Renewal of the Generalized System of Preferences (GSP)
Introduced on April 15, 2024, and approved by the House Ways and Means Committee on April 19, 2024, the Generalized System of Preferences Reform Act would renew GSP through December 31, 2030, and be made retroactive to its December 31, 2020, expiration date.
The main takeaways from the bill include:
- Permanently bans China from GSP
- Raises the rule-of-origin threshold from 35 percent to 50 percent
- Increases competitive limitations from $215 million to $500 million
- Removes countries that have increasing economic and military ties to China
- Establishes new country eligibility criteria specific to agricultural exports, digital trade, and labor and environmental issues
Heightened scrutiny on de minimis eligibility
The focus on de minimis has been at the forefront for some time now, and the recently introduced End China’s De Minimis Abuse Act adjusts eligibility for those shipments valued at under $800 entering into the United States duty free.
The bill’s reform includes the following provisions:
- Prohibits goods subject to antidumping or countervailing duties from using the program
- Prohibits goods subject to enforcement actions (e.g., Section 301, Section 232, and Section 201 tariff measures) from using the program
- Requires a 10-digit Harmonized Tariff Schedule of the United States (HTSUS) classification for countries subject to Section 301 tariffs
- Makes violators liable for civil penalties of $5,000 for the first violation, and $10,000 for each subsequent violation
House Ways and Means subcommittee member, Earl Blumenauer, put forth an amendment to this bill, which would end de minimis treatment for all shipments from China.
A further focus on forced labor
Also introduced on April 15, 2024, the Stop China’s Exploitation of Congolese Children and Adult Forced Labor Through Cobalt Mining Act would require the Forced Labor Enforcement Task Force to investigate forced and child labor claims on the cobalt industry in the Democratic Republic of Congo (DRC).
It also requires blocking imports of any cobalt found to be mined or processed with the use of forced labor.
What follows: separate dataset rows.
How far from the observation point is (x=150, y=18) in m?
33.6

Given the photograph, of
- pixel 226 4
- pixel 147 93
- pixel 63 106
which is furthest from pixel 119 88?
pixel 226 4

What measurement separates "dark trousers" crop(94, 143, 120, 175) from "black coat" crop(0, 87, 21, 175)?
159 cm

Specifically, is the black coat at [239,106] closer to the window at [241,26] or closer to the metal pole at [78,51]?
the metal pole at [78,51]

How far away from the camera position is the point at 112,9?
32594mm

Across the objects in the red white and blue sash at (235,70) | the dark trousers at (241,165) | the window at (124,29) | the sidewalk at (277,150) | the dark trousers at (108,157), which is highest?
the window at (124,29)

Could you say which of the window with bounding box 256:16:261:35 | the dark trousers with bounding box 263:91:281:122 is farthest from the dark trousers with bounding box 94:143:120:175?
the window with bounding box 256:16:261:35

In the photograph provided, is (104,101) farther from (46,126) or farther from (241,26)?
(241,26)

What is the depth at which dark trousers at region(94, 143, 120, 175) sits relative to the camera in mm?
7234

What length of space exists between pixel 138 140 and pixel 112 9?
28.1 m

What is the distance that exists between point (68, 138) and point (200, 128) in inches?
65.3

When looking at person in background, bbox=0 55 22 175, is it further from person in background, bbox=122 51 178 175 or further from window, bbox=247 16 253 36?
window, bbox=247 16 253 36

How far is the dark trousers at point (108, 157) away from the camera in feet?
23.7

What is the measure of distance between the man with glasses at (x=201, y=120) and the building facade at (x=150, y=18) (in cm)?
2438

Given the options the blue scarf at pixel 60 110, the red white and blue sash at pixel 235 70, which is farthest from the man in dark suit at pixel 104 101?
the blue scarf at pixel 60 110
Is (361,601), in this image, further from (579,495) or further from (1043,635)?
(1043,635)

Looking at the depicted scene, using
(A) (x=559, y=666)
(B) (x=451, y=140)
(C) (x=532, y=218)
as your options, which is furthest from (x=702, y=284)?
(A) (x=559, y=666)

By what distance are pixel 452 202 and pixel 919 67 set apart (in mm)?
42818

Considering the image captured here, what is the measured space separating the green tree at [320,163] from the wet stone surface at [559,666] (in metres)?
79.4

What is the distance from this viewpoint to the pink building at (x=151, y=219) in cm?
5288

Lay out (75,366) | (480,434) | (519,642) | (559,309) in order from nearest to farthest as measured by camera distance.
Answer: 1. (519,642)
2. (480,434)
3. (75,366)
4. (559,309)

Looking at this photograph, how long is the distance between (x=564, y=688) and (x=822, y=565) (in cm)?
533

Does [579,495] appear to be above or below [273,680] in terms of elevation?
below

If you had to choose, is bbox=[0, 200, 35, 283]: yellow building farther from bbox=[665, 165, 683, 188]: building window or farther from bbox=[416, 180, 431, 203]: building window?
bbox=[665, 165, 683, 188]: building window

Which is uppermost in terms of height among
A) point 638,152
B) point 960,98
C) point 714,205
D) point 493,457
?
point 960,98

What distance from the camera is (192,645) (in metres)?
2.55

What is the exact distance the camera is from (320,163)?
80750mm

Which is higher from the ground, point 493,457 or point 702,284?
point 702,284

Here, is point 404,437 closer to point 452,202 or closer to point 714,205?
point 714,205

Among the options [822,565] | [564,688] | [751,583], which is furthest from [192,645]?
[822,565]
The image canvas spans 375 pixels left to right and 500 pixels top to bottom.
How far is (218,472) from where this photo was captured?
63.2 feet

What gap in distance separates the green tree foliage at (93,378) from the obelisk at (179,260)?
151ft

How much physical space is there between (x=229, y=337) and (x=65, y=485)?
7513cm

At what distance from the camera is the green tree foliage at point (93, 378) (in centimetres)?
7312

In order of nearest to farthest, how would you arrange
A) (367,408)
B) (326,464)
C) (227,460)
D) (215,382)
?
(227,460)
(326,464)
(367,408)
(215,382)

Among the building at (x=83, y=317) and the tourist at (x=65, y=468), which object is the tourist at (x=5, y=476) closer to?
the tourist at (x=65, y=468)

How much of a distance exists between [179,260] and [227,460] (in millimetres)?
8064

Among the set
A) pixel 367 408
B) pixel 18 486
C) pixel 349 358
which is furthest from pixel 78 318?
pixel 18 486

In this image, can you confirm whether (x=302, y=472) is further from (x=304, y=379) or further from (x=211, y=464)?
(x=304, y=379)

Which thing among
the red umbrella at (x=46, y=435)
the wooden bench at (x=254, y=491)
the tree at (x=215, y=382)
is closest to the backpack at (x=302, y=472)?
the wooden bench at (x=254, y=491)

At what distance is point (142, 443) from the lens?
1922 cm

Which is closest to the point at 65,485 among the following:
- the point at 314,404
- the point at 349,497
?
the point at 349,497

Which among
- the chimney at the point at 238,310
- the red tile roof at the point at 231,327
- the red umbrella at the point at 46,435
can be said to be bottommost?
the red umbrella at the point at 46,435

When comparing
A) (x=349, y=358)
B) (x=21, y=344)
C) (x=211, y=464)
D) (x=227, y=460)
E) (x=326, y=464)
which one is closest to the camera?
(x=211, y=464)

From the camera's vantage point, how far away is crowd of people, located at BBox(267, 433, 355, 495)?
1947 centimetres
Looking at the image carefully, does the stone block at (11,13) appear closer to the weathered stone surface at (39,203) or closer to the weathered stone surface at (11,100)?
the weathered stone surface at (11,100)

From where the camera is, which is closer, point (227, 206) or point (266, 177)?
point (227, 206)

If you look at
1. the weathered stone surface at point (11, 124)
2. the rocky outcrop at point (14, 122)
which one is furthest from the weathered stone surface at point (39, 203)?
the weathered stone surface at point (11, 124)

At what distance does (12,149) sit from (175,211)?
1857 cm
As cobalt is an essential component of most lithium-ion batteries—components of smartphones, laptops, and electric vehicles—it’s worth noting that Chinese entities reportedly have ownership stakes of 15 of the DRC’s 19 cobalt mines.
What to expect next?
All these bills—and several others—now head to the House floor for consideration. Chamber leadership, however, has made no indication on whether any of these measures will be taken, nor provided a timeframe. C.H. Robinson will, of course, continue to monitor these newly emerging developments as they occur and communicate any updates proactively.